Pattern and impact of emerging resistance mutations in treatment experienced patients failing darunavir-containing regimen.

BACKGROUND: Ritonavir-boosted darunavir (DRV/r) has proven potent efficacy when used in heavily pretreated patients, harboring protease inhibitor-associated resistance mutations. Limited data are available on resistance pattern emerging in patients failing DRV/r and on subsequent remaining protease inhibitor options.
METHODS: Analysis of baseline and failure resistance genotypes were performed in patients experiencing virologic failure (>200 copies/ml) after at least 3 months on a DRV/r (600/100 mg twice daily)-containing regimen.

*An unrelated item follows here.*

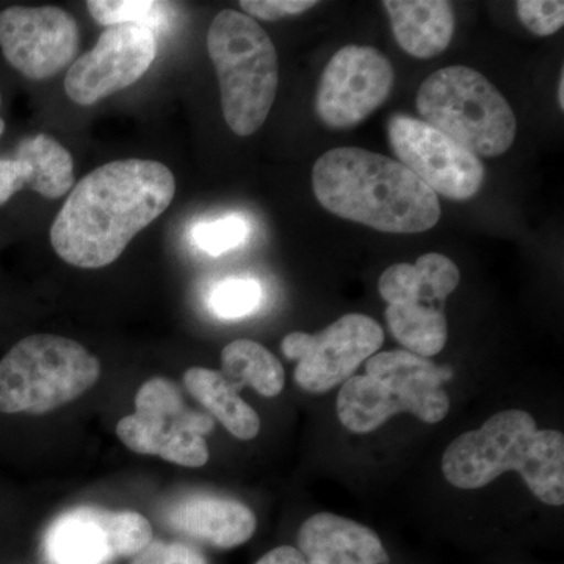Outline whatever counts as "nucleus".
<instances>
[{"instance_id":"f257e3e1","label":"nucleus","mask_w":564,"mask_h":564,"mask_svg":"<svg viewBox=\"0 0 564 564\" xmlns=\"http://www.w3.org/2000/svg\"><path fill=\"white\" fill-rule=\"evenodd\" d=\"M176 195L169 166L148 159H122L82 177L51 228L55 252L79 269L117 261L137 234L158 220Z\"/></svg>"},{"instance_id":"f03ea898","label":"nucleus","mask_w":564,"mask_h":564,"mask_svg":"<svg viewBox=\"0 0 564 564\" xmlns=\"http://www.w3.org/2000/svg\"><path fill=\"white\" fill-rule=\"evenodd\" d=\"M313 188L326 210L381 232H425L443 214L436 193L406 166L361 148H336L321 155Z\"/></svg>"},{"instance_id":"7ed1b4c3","label":"nucleus","mask_w":564,"mask_h":564,"mask_svg":"<svg viewBox=\"0 0 564 564\" xmlns=\"http://www.w3.org/2000/svg\"><path fill=\"white\" fill-rule=\"evenodd\" d=\"M516 470L541 502L564 503V436L540 430L522 410L494 414L484 426L456 437L445 448L443 474L458 489H480Z\"/></svg>"},{"instance_id":"20e7f679","label":"nucleus","mask_w":564,"mask_h":564,"mask_svg":"<svg viewBox=\"0 0 564 564\" xmlns=\"http://www.w3.org/2000/svg\"><path fill=\"white\" fill-rule=\"evenodd\" d=\"M454 378L451 367L437 366L406 350L375 352L366 373L345 381L337 397V415L352 433H372L392 415L410 413L437 423L451 410L444 384Z\"/></svg>"},{"instance_id":"39448f33","label":"nucleus","mask_w":564,"mask_h":564,"mask_svg":"<svg viewBox=\"0 0 564 564\" xmlns=\"http://www.w3.org/2000/svg\"><path fill=\"white\" fill-rule=\"evenodd\" d=\"M207 52L220 85L226 124L236 135H252L269 117L280 85L272 39L247 14L223 10L207 32Z\"/></svg>"},{"instance_id":"423d86ee","label":"nucleus","mask_w":564,"mask_h":564,"mask_svg":"<svg viewBox=\"0 0 564 564\" xmlns=\"http://www.w3.org/2000/svg\"><path fill=\"white\" fill-rule=\"evenodd\" d=\"M422 121L480 158H499L516 140L518 120L484 74L447 66L426 77L415 98Z\"/></svg>"},{"instance_id":"0eeeda50","label":"nucleus","mask_w":564,"mask_h":564,"mask_svg":"<svg viewBox=\"0 0 564 564\" xmlns=\"http://www.w3.org/2000/svg\"><path fill=\"white\" fill-rule=\"evenodd\" d=\"M99 377L101 364L84 345L33 334L0 361V413H50L79 399Z\"/></svg>"},{"instance_id":"6e6552de","label":"nucleus","mask_w":564,"mask_h":564,"mask_svg":"<svg viewBox=\"0 0 564 564\" xmlns=\"http://www.w3.org/2000/svg\"><path fill=\"white\" fill-rule=\"evenodd\" d=\"M212 430L214 419L192 411L180 388L166 378H152L141 386L135 413L117 425L118 437L129 451L158 455L185 467H202L209 462L204 436Z\"/></svg>"},{"instance_id":"1a4fd4ad","label":"nucleus","mask_w":564,"mask_h":564,"mask_svg":"<svg viewBox=\"0 0 564 564\" xmlns=\"http://www.w3.org/2000/svg\"><path fill=\"white\" fill-rule=\"evenodd\" d=\"M384 343L380 323L362 314H347L321 333H291L282 339L285 358L296 361L293 372L304 391L323 393L355 377L364 361Z\"/></svg>"},{"instance_id":"9d476101","label":"nucleus","mask_w":564,"mask_h":564,"mask_svg":"<svg viewBox=\"0 0 564 564\" xmlns=\"http://www.w3.org/2000/svg\"><path fill=\"white\" fill-rule=\"evenodd\" d=\"M388 137L397 161L436 195L467 202L484 188V162L425 121L393 115L388 122Z\"/></svg>"},{"instance_id":"9b49d317","label":"nucleus","mask_w":564,"mask_h":564,"mask_svg":"<svg viewBox=\"0 0 564 564\" xmlns=\"http://www.w3.org/2000/svg\"><path fill=\"white\" fill-rule=\"evenodd\" d=\"M395 84L391 61L380 51L348 44L323 69L315 111L332 129H351L380 109Z\"/></svg>"},{"instance_id":"f8f14e48","label":"nucleus","mask_w":564,"mask_h":564,"mask_svg":"<svg viewBox=\"0 0 564 564\" xmlns=\"http://www.w3.org/2000/svg\"><path fill=\"white\" fill-rule=\"evenodd\" d=\"M152 541V527L135 511L76 508L55 519L44 538L51 564H107L135 556Z\"/></svg>"},{"instance_id":"ddd939ff","label":"nucleus","mask_w":564,"mask_h":564,"mask_svg":"<svg viewBox=\"0 0 564 564\" xmlns=\"http://www.w3.org/2000/svg\"><path fill=\"white\" fill-rule=\"evenodd\" d=\"M80 31L58 7H9L0 11V51L31 80L51 79L76 62Z\"/></svg>"},{"instance_id":"4468645a","label":"nucleus","mask_w":564,"mask_h":564,"mask_svg":"<svg viewBox=\"0 0 564 564\" xmlns=\"http://www.w3.org/2000/svg\"><path fill=\"white\" fill-rule=\"evenodd\" d=\"M158 55L155 33L140 25H115L99 36L91 52L70 65L65 91L82 107L95 106L132 87L148 73Z\"/></svg>"},{"instance_id":"2eb2a0df","label":"nucleus","mask_w":564,"mask_h":564,"mask_svg":"<svg viewBox=\"0 0 564 564\" xmlns=\"http://www.w3.org/2000/svg\"><path fill=\"white\" fill-rule=\"evenodd\" d=\"M299 551L306 564H389L373 530L332 513L314 514L303 522Z\"/></svg>"},{"instance_id":"dca6fc26","label":"nucleus","mask_w":564,"mask_h":564,"mask_svg":"<svg viewBox=\"0 0 564 564\" xmlns=\"http://www.w3.org/2000/svg\"><path fill=\"white\" fill-rule=\"evenodd\" d=\"M169 524L214 547L232 549L250 540L258 521L250 508L237 500L193 496L170 511Z\"/></svg>"},{"instance_id":"f3484780","label":"nucleus","mask_w":564,"mask_h":564,"mask_svg":"<svg viewBox=\"0 0 564 564\" xmlns=\"http://www.w3.org/2000/svg\"><path fill=\"white\" fill-rule=\"evenodd\" d=\"M393 36L406 54L433 58L455 35V11L445 0H386Z\"/></svg>"},{"instance_id":"a211bd4d","label":"nucleus","mask_w":564,"mask_h":564,"mask_svg":"<svg viewBox=\"0 0 564 564\" xmlns=\"http://www.w3.org/2000/svg\"><path fill=\"white\" fill-rule=\"evenodd\" d=\"M458 267L447 256L429 252L411 263H395L381 274L378 291L391 304L423 303L444 307L459 284Z\"/></svg>"},{"instance_id":"6ab92c4d","label":"nucleus","mask_w":564,"mask_h":564,"mask_svg":"<svg viewBox=\"0 0 564 564\" xmlns=\"http://www.w3.org/2000/svg\"><path fill=\"white\" fill-rule=\"evenodd\" d=\"M187 391L237 440H254L261 419L217 370L192 367L184 375Z\"/></svg>"},{"instance_id":"aec40b11","label":"nucleus","mask_w":564,"mask_h":564,"mask_svg":"<svg viewBox=\"0 0 564 564\" xmlns=\"http://www.w3.org/2000/svg\"><path fill=\"white\" fill-rule=\"evenodd\" d=\"M221 375L239 391L251 386L262 397L280 395L284 389V367L272 351L254 340L239 339L221 351Z\"/></svg>"},{"instance_id":"412c9836","label":"nucleus","mask_w":564,"mask_h":564,"mask_svg":"<svg viewBox=\"0 0 564 564\" xmlns=\"http://www.w3.org/2000/svg\"><path fill=\"white\" fill-rule=\"evenodd\" d=\"M386 321L392 336L421 358H433L447 344V317L444 307L433 304H391L386 310Z\"/></svg>"},{"instance_id":"4be33fe9","label":"nucleus","mask_w":564,"mask_h":564,"mask_svg":"<svg viewBox=\"0 0 564 564\" xmlns=\"http://www.w3.org/2000/svg\"><path fill=\"white\" fill-rule=\"evenodd\" d=\"M14 154L32 169L31 191L44 198L57 199L69 195L76 185L73 155L57 140L39 133L21 141Z\"/></svg>"},{"instance_id":"5701e85b","label":"nucleus","mask_w":564,"mask_h":564,"mask_svg":"<svg viewBox=\"0 0 564 564\" xmlns=\"http://www.w3.org/2000/svg\"><path fill=\"white\" fill-rule=\"evenodd\" d=\"M87 7L93 20L104 28L131 24L162 32L172 20V6L155 0H90Z\"/></svg>"},{"instance_id":"b1692460","label":"nucleus","mask_w":564,"mask_h":564,"mask_svg":"<svg viewBox=\"0 0 564 564\" xmlns=\"http://www.w3.org/2000/svg\"><path fill=\"white\" fill-rule=\"evenodd\" d=\"M262 289L258 281L232 278L220 282L210 293L212 313L223 321H236L258 310Z\"/></svg>"},{"instance_id":"393cba45","label":"nucleus","mask_w":564,"mask_h":564,"mask_svg":"<svg viewBox=\"0 0 564 564\" xmlns=\"http://www.w3.org/2000/svg\"><path fill=\"white\" fill-rule=\"evenodd\" d=\"M250 226L239 215H228L214 221H203L193 228L196 247L207 254L220 256L247 240Z\"/></svg>"},{"instance_id":"a878e982","label":"nucleus","mask_w":564,"mask_h":564,"mask_svg":"<svg viewBox=\"0 0 564 564\" xmlns=\"http://www.w3.org/2000/svg\"><path fill=\"white\" fill-rule=\"evenodd\" d=\"M518 14L522 24L536 36L554 35L564 25L562 0H521Z\"/></svg>"},{"instance_id":"bb28decb","label":"nucleus","mask_w":564,"mask_h":564,"mask_svg":"<svg viewBox=\"0 0 564 564\" xmlns=\"http://www.w3.org/2000/svg\"><path fill=\"white\" fill-rule=\"evenodd\" d=\"M132 564H207V560L192 545L151 541L140 554L133 556Z\"/></svg>"},{"instance_id":"cd10ccee","label":"nucleus","mask_w":564,"mask_h":564,"mask_svg":"<svg viewBox=\"0 0 564 564\" xmlns=\"http://www.w3.org/2000/svg\"><path fill=\"white\" fill-rule=\"evenodd\" d=\"M317 6L315 0H242L240 7L252 20L278 21L304 13Z\"/></svg>"},{"instance_id":"c85d7f7f","label":"nucleus","mask_w":564,"mask_h":564,"mask_svg":"<svg viewBox=\"0 0 564 564\" xmlns=\"http://www.w3.org/2000/svg\"><path fill=\"white\" fill-rule=\"evenodd\" d=\"M28 187L29 172L25 163L18 158L0 159V206Z\"/></svg>"},{"instance_id":"c756f323","label":"nucleus","mask_w":564,"mask_h":564,"mask_svg":"<svg viewBox=\"0 0 564 564\" xmlns=\"http://www.w3.org/2000/svg\"><path fill=\"white\" fill-rule=\"evenodd\" d=\"M256 564H306L299 549L281 545L262 556Z\"/></svg>"},{"instance_id":"7c9ffc66","label":"nucleus","mask_w":564,"mask_h":564,"mask_svg":"<svg viewBox=\"0 0 564 564\" xmlns=\"http://www.w3.org/2000/svg\"><path fill=\"white\" fill-rule=\"evenodd\" d=\"M564 70H562V74H560V82H558V96H556V98H558V104H560V109L564 110Z\"/></svg>"},{"instance_id":"2f4dec72","label":"nucleus","mask_w":564,"mask_h":564,"mask_svg":"<svg viewBox=\"0 0 564 564\" xmlns=\"http://www.w3.org/2000/svg\"><path fill=\"white\" fill-rule=\"evenodd\" d=\"M0 109H2V93H0ZM6 132V121H3L2 115H0V137Z\"/></svg>"}]
</instances>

RESULTS: Twenty-five highly protease inhibitor-experienced patients were included. Baseline median human immunodeficiency virus type 1 RNA was 5 log10 copies/ml and number of total-protease inhibitor, major-protease inhibitor and DRV-associated-resistance mutations was 13, 4 and 3, respectively. Median viral replication duration on DRV/r selective pressure was 34 weeks. Emergence of DRV-associated-resistance mutations was observed in 72% (18/25) of patients, at codons L89I/M/V (32%), V32I (28%), V11I (20%), I47V/A (20%), I54L/M (20%), L33F/I (16%) and I50V (16%). A high risk of DRV resistance was observed in patients with 2 and 3 baseline DRV-associated-resistance mutations and in patients with more than 24 weeks of ongoing viral replication. According to 2007 ANRS algorithm, isolates classified as susceptible to ritonavir-boosted tipranavir decreased from baseline to failure from 76 to 60% and susceptible to DRV/r from 32 to 12%.
CONCLUSION: Emerging mutations observed after DRV/r failure were those already described to impact the DRV efficacy. Our study provided recommendations to firstly, reconsider lowering the cutoff number of DRV mutations to two; secondly, avoid keeping patients on a DRV-failing regimen for more than 24 weeks and thirdly, to examine the efficacy of using tipranavir after DRV failure.